Segmental approach is used routinely in the echocardiographic evaluation of congenital heart disease. It is also useful in other cardiac imaging modalities used for evaluation of congenital heart disease like computed tomography and magnetic resonance imaging. Chest X-ray is useful in evaluating the cardiac position and visceral situs as it gives an overview of cardiac position in the thorax, position of left and right bronchi, aortic arch, liver and stomach air bubble .
Here is a chest X-ray in mesocardia with levo transposition of great arteries:
Here is another chest X-ray showing right aortic arch in tetralogy of Fallot:
In both these cases, the visceral situs is solitus, as the stomach air bubble is on the left side and liver shadow on the right side.
Abnormalities in situs can be situs inversus and situs ambiguous. Visceroatrial situs refers to the position of the atria in relation to stomach, spleen, liver and bronchi. In visceroatrial concordance, atrial situs corresponds to that of other viscera. If it is not so, it is called visceroatrial discordance. The left lung has two lobes and a relatively longer bronchus which is below the left pulmonary artery. This is known as hyparterial bronchus. Right lung has three lobes and a wider, shorter bronchus which is above the right pulmonary artery. Right bronchus is eparterial. Cardiac position is mentioned as levocardia, mesocardia and dextrocardia, depending on the location of cardiac mass within the thorax. Base apex axis is also considered in differentiating between levocardia and dextrocardia. Usually the base apex axis and the cardiac position based on the cardiac mass in the thorax are concordant.
The three main cardiac segments are the atria, ventricles and great vessels. Connections between these three segments are also evaluated sequentially. Identification of each segment is based on its morphological characteristics.
Atrial situs is defined by morphological features including the appendages. Venous connections or position in the body cannot be used for definition in segmental analysis as they may vary. Atrial situs solitus is morphological left atrium on the left side and morphological right atrium to the right. Reverse pattern is atrial situs inversus. In atrial situs ambiguous or atrial isomerism, both atria will be either morphological right atrium or left atrium. Atrial isomerism is associated with left-right symmetry of abdominal organs, known as heterotaxy syndrome . Due to the need for identification of visceroatrial situs, echocardiography in children usually starts with the subcostal view unlike the parasternal long axis view in adults.

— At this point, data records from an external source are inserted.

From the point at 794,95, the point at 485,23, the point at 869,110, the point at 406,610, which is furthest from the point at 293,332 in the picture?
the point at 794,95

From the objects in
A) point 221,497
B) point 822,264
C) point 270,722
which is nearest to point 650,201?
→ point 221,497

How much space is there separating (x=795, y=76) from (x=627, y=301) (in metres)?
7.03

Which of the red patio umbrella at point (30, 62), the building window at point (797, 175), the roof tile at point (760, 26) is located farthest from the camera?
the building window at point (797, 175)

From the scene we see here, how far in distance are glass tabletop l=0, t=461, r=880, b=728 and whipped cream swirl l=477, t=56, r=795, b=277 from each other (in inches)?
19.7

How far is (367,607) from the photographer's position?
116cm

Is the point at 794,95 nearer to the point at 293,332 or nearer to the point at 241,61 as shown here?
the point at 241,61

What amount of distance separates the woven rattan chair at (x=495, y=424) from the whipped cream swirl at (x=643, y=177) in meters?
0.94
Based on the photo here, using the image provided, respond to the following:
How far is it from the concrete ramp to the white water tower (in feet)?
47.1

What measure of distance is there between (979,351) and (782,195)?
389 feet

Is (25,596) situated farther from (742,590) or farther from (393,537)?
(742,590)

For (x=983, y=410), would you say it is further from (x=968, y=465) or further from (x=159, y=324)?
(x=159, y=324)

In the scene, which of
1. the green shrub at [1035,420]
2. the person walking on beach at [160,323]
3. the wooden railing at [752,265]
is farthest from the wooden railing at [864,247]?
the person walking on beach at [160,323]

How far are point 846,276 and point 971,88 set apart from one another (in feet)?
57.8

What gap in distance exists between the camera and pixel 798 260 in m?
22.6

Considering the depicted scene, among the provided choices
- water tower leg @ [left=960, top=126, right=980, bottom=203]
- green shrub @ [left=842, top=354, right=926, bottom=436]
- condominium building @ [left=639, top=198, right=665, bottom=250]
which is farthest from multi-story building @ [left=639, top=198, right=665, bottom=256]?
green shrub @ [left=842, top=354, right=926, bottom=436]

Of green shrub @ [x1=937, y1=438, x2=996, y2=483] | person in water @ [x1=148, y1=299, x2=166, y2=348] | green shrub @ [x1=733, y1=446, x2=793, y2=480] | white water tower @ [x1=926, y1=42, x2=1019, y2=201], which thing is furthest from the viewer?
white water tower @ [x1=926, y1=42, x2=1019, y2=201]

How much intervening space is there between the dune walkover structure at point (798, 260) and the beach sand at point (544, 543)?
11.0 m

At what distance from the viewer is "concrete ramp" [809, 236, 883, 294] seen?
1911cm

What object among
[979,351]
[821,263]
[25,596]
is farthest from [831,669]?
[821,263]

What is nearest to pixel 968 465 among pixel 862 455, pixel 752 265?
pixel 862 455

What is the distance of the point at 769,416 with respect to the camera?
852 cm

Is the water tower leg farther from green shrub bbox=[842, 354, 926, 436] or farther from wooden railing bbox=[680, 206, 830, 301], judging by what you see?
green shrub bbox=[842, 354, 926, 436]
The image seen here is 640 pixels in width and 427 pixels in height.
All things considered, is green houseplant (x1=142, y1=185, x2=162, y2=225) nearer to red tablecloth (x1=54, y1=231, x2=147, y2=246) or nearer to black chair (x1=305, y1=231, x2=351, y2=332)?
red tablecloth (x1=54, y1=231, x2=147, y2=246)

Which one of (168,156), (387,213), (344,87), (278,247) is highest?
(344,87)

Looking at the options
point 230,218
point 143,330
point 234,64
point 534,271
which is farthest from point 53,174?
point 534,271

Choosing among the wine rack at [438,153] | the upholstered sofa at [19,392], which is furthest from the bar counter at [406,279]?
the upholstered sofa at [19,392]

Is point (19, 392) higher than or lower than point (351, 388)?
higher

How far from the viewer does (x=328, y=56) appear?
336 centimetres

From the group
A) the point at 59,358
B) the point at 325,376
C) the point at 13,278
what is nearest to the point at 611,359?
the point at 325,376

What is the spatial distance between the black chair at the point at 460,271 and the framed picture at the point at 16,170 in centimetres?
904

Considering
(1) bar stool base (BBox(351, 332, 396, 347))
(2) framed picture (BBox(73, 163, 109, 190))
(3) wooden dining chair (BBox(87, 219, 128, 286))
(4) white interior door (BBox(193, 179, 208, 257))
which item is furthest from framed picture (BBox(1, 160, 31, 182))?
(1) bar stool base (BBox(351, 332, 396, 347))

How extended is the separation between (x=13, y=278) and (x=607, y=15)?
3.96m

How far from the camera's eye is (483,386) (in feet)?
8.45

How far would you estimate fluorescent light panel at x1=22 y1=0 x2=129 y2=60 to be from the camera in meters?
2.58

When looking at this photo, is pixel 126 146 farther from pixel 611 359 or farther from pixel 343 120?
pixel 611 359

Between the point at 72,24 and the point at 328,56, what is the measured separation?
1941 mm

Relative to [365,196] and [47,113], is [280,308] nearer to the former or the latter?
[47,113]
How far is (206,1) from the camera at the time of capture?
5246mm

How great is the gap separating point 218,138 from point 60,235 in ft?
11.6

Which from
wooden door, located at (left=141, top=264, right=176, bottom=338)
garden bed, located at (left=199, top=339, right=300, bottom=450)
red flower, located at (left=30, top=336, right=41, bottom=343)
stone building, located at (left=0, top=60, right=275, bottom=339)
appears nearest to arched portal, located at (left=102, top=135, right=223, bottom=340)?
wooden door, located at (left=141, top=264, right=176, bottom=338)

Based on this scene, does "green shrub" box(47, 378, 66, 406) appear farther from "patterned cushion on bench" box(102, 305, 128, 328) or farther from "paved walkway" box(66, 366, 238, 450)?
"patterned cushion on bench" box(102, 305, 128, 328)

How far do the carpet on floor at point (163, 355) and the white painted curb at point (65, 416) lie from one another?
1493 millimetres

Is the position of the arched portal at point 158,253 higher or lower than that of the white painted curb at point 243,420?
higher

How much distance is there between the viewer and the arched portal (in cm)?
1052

Venoatrial connection is assessed by identifying the position of vena cavae and pulmonary veins. Inferior vena cava is normally to the right of the abdominal aorta. This relation is reversed in situs inversus. In most cases inferior vena cava drains to the right atrium. All four pulmonary veins can be seen in a modified high parasternal view in children and is known as crab view. Common venous chamber and pulmonary veins in supracardiac and cardiac forms of total anomalous pulmonary venous connection can also be seen in a similar modified parasternal short axis view.
Ventricular situs is depending on the morphology of the ventricles. As the atrioventricular valves go with the ventricles, morphological right ventricle has the tricuspid valve and morphological left ventricle has the mitral valve. In abnormal situations, they are referred to as right atrioventricular (AV) valve and left AV valve. Usually, the distally placed valve is taken as the tricuspid valve. The tricuspid valve has an attachment to the ventricular septum while the mitral valve does not have an attachment to the septum. But the position of atrioventricular valves is not useful in the presence inlet type of ventricular septal defect where the AV valves are at the same level. Right ventricular trabeculation is more coarse than the left ventricular trabeculation. Right ventricle has an infundibulum which separates the tricuspid and pulmonary valves. As there is no conus on the left side, there is mitral aortic continuity. This is a fibrous continuity between the non coronary aortic cusp and the base of the anterior mitral leaflet .
Atrioventricular concordance is assessed next. When the morphological right atrium and left atrium connect to the corresponding morphological ventricles, it is known as atrioventricular concordance. The reverse pattern is known as atrioventricular discordance. Ventriculoarterial relationships are also mentioned in this pattern. In usual dextrotransposition of great arteries, there is atrioventricular concordance and ventriculoarterial discordance. In corrected transposition, there is both atrioventricular and ventriculoarterial discordance so that it is physiologically corrected. Right atrial blood reaches the pulmonary artery through the left ventricle. Left atrial blood reaches the aorta through the right ventricle.
In normally related great arteries (NRGA), aortic valve is to the right and posterior to the pulmonary valve. Echocardiographic description of the relation between aorta and pulmonary artery is a circle and sausage appearance with right ventricular outflow tract and pulmonary artery encircling the aortic cross section.
In dextrotransposition of great arteries, the great vessels are almost parallel and the arrangement is called two circles appearance.
Aorta and pulmonary artery are identified by their arch and bifurcation respectively on tracing distally. Pulmonary artery arising from left ventricle is seen as the bifurcating vessel in the echocardiogram below:
This is a highly simplified version of the sequential segmental analysis in congenital heart disease. More detailed explanation with illustrations is available in the cited references.